The author’s prose sometimes makes for difficult reading. There are too many bromides: the introductory sentence of the conclusion reads “These Gulf South cities created policies to manage risks associated with storing, transporting and consuming petroleum for fuel” (p. 190). There are also long sentences with vague words that do not read easily. Consider the following one-sentence paragraph from chapter 1 (p. 13): “Acting in step with the evolution of lighting and heating technology, as well as petroleum production, refining and transportation, federal and state governments as well as municipalities formed a risk management tradition shaped by safety and liability concerns for passenger vessels and insured property in which lamps, fixtures and gas machines burned turpentine, camphene mixtures or turpentine and alcohol, as well as naphtha, gasoline and kerosene.” Finding the focus of such constructions is challenging.
These chapters contain no discussion of insurance rates.
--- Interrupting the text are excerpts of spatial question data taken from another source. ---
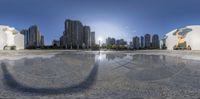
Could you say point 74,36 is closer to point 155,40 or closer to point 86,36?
point 86,36

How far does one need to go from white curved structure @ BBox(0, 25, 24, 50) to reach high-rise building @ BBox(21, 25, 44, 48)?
5.32 ft

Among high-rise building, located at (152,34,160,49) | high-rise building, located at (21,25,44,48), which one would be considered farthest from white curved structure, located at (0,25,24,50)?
high-rise building, located at (152,34,160,49)

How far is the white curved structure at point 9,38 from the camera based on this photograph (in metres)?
37.5

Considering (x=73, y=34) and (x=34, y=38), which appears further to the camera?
(x=34, y=38)

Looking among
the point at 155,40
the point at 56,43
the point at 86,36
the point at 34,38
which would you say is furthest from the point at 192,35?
the point at 34,38

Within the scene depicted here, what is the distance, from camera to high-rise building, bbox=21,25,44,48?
4506cm

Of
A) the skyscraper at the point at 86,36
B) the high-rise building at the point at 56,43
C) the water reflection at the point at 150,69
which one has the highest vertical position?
the skyscraper at the point at 86,36

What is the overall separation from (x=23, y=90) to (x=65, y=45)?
38.6 m

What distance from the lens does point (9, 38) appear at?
40.6 m

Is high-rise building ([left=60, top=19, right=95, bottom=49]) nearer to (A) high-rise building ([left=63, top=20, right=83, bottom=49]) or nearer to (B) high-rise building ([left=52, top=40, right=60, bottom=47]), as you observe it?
→ (A) high-rise building ([left=63, top=20, right=83, bottom=49])

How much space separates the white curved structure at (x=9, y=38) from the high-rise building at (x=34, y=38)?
5.32ft

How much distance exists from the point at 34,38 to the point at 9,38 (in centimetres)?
622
Yet Baranoff points out that as these events were playing out, insurance interests were trying to stabilize rates and ensure that backsliders did not undercut local boards. At one point (p. 59) the author notes a company used nearby rates as evidence that its oil storage tank was acceptable to insurance companies, but such insights are exceptional and in general, one wonders if insurance companies may have employed ratings to shape safety outcomes in these cities, and if not, why not.
Economists will wonder if any of these rules and policies really did reduce risks, and they will not find an answer here. Granted that the data are imperfect; yet the author never asks the question. Were fire risks higher than average in these cities; were oil fires a peculiar problem; did risks decline and rates change with the new regulations? A stab at answering some of these questions, however imperfect, would have made these chapters more interesting to this reviewer.
Mark Aldrich is the author of Back on Track: American Railroad Accidents and Safety, 1965-2015 (Johns Hopkins University Press).